200 OK with the structure shown in Quickstart. Chunks are returned in document order and tokenized using the GPT tokenizer. The chunker retreats from a hard token boundary to the nearest paragraph break (\n\n), then sentence (. ), then line break (\n) within the last 40% of the window, so chunks rarely end mid-sentence.

Extraction (PDF, HTML, DOCX)

POST /api/v1/extract turns binary documents into clean UTF-8 text suitable for chunking. Compose with /api/v1/chunk to go from "raw file" to "tagged chunks" in two API calls. Same authentication, same monthly quota, same per-minute rate limit as /api/v1/chunk.

Request

Send the file as multipart/form-data with a file field. Optional format field (one of pdf, html, docx, text) overrides autodetection if you know the type.

Supported formats

PDF — extracted via unpdf. Returns metadata.pages. Image-only / scanned PDFs return 422 empty_output — OCR is not supported in v1.
HTML — extracted via cheerio. <script>, <style>, <iframe>, and other non-content elements are stripped. Prefers <main> or <article> if present, falls back to <body>.
DOCX — extracted via mammoth. Modern .docx only; legacy .doc, .pptx, and .xlsx aren't supported (they're ZIP-based but different schemas — return 422 extraction_failed).
Plain text — UTF-8 passthrough. .txt, .md, .markdown.

Limits

10MB file size cap (returns 413 payload_too_large above)
~25 second processing timeout (Vercel function limit)
Counts as 1 request against your monthly quota
Per-minute rate limit (60 req/min) applies same as /api/v1/chunk

Response

{
  "source_id": "extracted-lzkx2k7s",
  "format": "pdf",
  "text": "Master Services Agreement\n\nThis Master Services Agreement (the Agreement)...",
  "metadata": {
    "pages": 7,
    "characters": 12453,
    "words": 2189,
    "extraction_method": "unpdf",
    "tokens": 3142
  }
}

Curl: extract → chunk in one pipeline

# 1. Extract text from a PDF (or HTML, DOCX, plain text)
curl -X POST https://autochunk.ai/api/v1/extract \
  -H "x-api-key: $AUTOCHUNK_KEY" \
  -F "file=@contract.pdf"

# 2. Pipe the extracted text into /chunk
TEXT=$(curl -s -X POST https://autochunk.ai/api/v1/extract \
  -H "x-api-key: $AUTOCHUNK_KEY" \
  -F "file=@contract.pdf" | jq -r .text)

curl -X POST https://autochunk.ai/api/v1/chunk \
  -H "x-api-key: $AUTOCHUNK_KEY" \
  -H "content-type: application/json" \
  -d "$(jq -n --arg c "$TEXT" '{source: {type: "pdf"}, content: $c}')"

Error codes

All errors return JSON with the shape { "error": { "code": "...", "message": "..." } }. On 400 invalid_request there's also an issues array with the specific Zod failures.
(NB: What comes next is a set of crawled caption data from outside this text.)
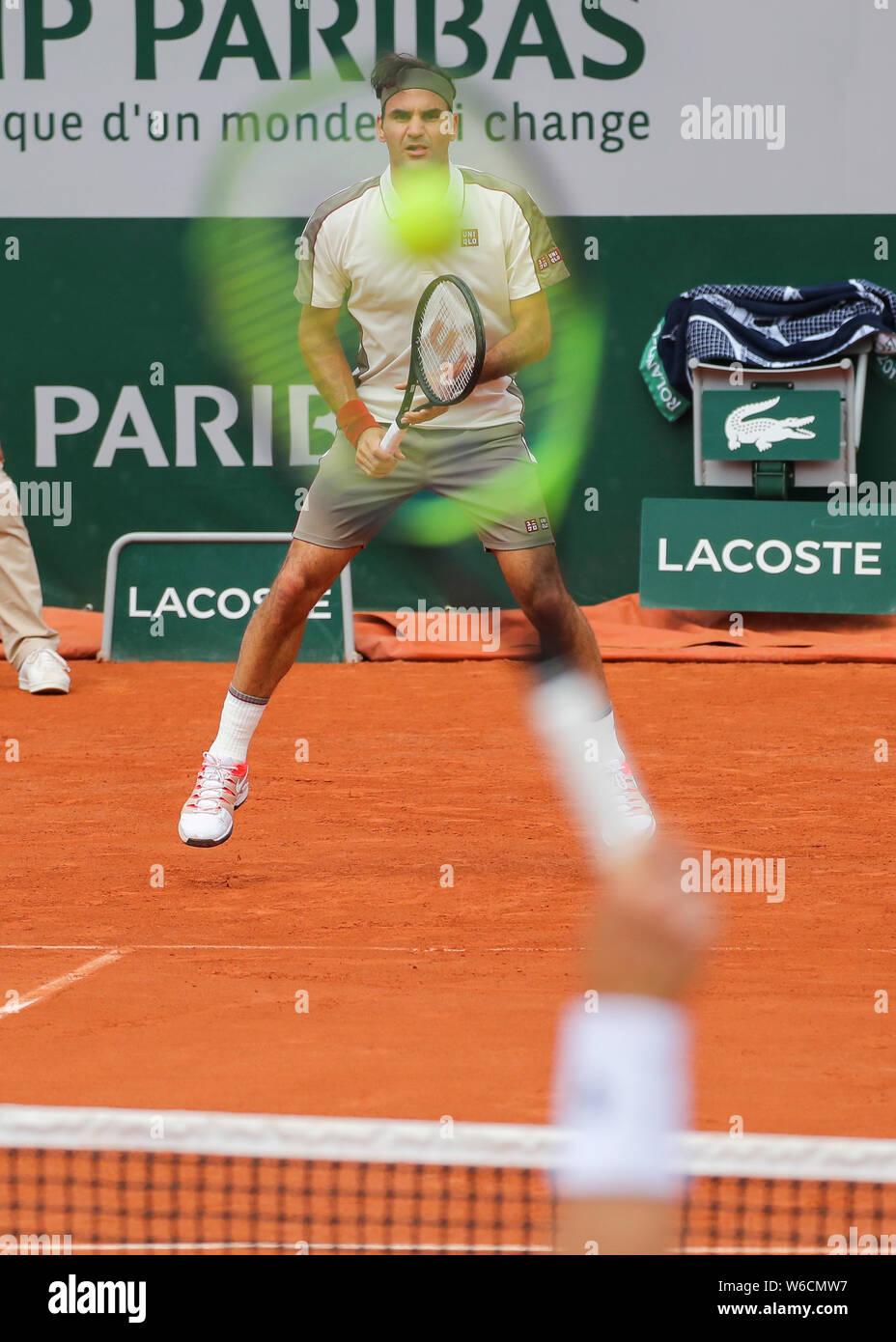 El tenista suizo Roger Federer espera de servicio baleado durante el Abierto de Francia 2019, París, Francia Foto de stock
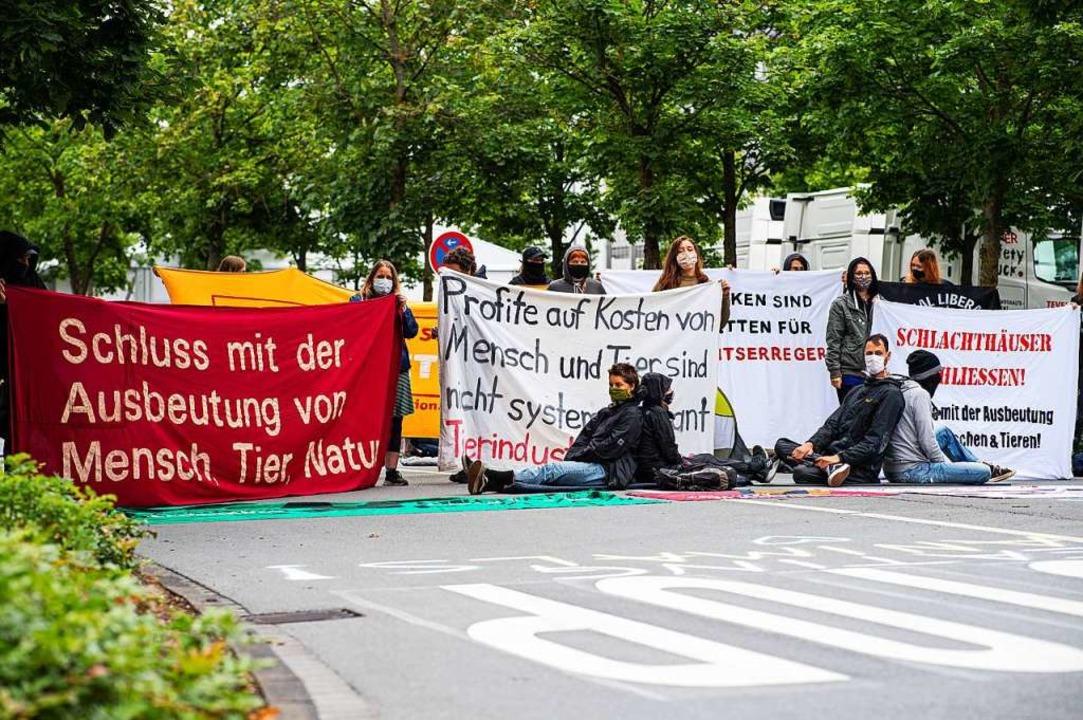 Protestaktion bei Tönnies in Rheda-Wiedenbrück  | Foto: Guido Kirchner (dpa)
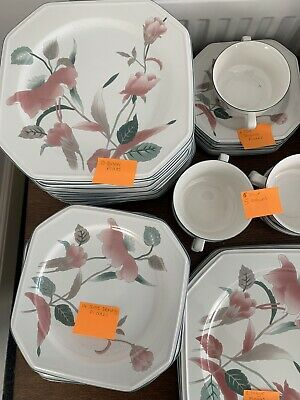 Mikasa Continental 'silk Flowers' Dining Set-104 Pieces Included See Description • 210£
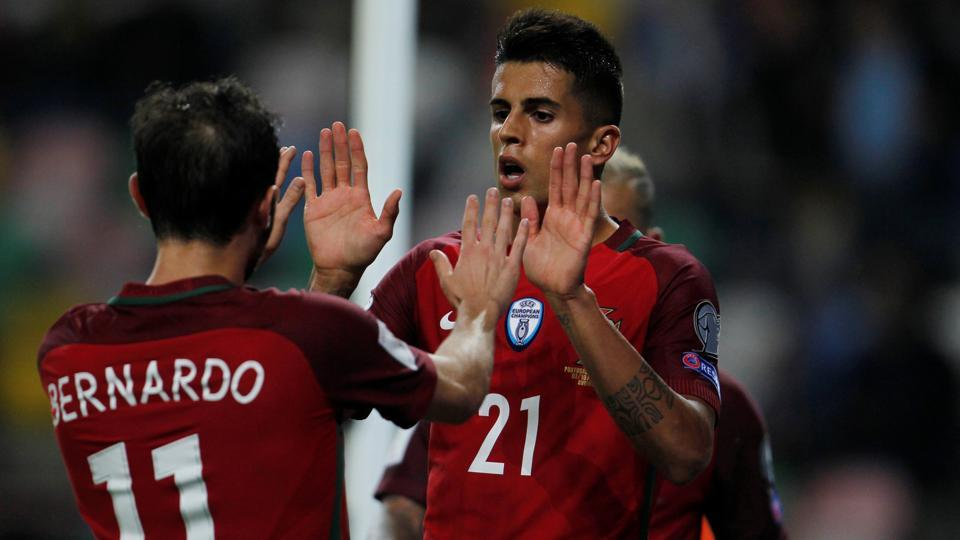 Valencia FCdefenderJoao Cancelo is all set to sign for FCBarcelona next summer.
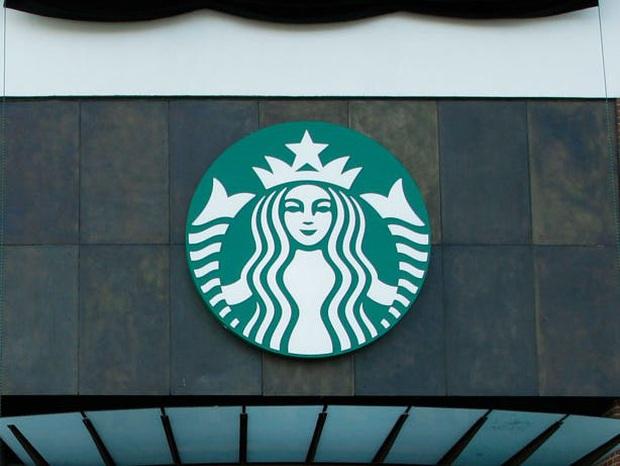 """Logo của những thương hiệu ăn uống đình đám nhất thế giới thay đổi ra sao theo thời gian: """"Chóng mặt"""" nhất vẫn là hãng đầu tiên - Ảnh 24."""
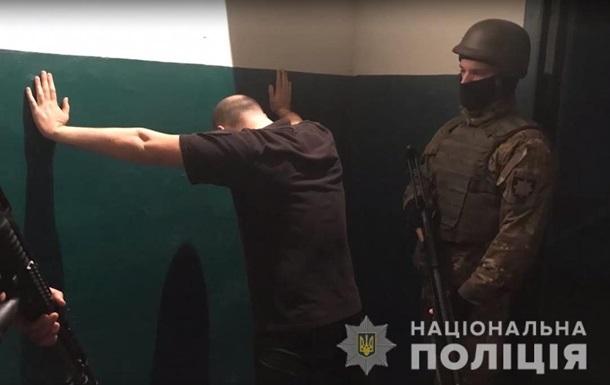 Конвоїри влаштовували ув'язненим розваги в підвалі суду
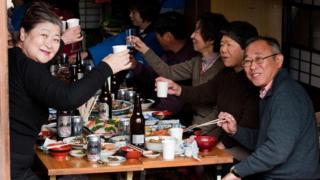 જાપાનીઝ લોકો ડિનર લઈ રહ્યા છે.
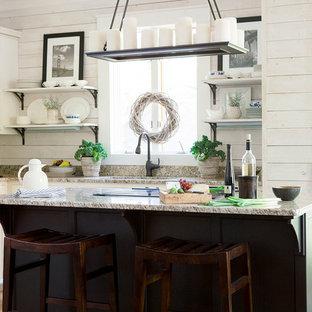 アトランタのシャビーシック調のおしゃれなキッチンの写真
HTTP	error.code	When it fires
400	invalid_json	Body wasn't parseable JSON.
400	invalid_request	Body parsed but failed Zod validation. Check the issues array.
400	empty_content	content was empty or whitespace-only after cleanup.
401	missing_api_key	No x-api-key header on the request.
401	invalid_api_key	Header present but key not recognized.
401	key_disabled	Key was explicitly disabled (compromise, suspended account).
429	monthly_quota_exceeded	Your monthly request limit was reached. Resets the 1st of next month UTC.
429	rate_limit_exceeded	More than 60 requests in the last 60 seconds. Retry-After: 60 header included.
500	internal_error	Unhandled error inside the handler. Will appear in our Sentry; rare.
500	auth_unavailable	Couldn't reach Supabase to verify your key. Retry with backoff.
400	invalid_content_type	/api/v1/extract: request was not multipart/form-data.
400	missing_file	/api/v1/extract: multipart body had no 'file' field.
413	payload_too_large	/api/v1/extract: file exceeds 10MB.
415	unsupported_format	/api/v1/extract: file format couldn't be detected (not PDF/HTML/DOCX/text).
422	extraction_failed	/api/v1/extract: file matched a format but parser failed (corrupt, encrypted, unsupported variant).
422	empty_output	/api/v1/extract: file parsed but produced no text. Often a scanned/image-only PDF.

Rate limits

Two ceilings, both per API key:

Per-minute burst — 60 requests per rolling 60-second window by default. Exceeding this returns 429 rate_limit_exceeded with a Retry-After: 60 header. Heavier integrations (data backfills, batch jobs) can have this raised on a per-key basis; email us with your expected sustained throughput and we'll bump it.
Monthly quota — set per key when you're onboarded. Default is 1,000 successful requests per month. Exceeding returns 429 monthly_quota_exceeded. Email us if you're approaching the cap and we'll raise it.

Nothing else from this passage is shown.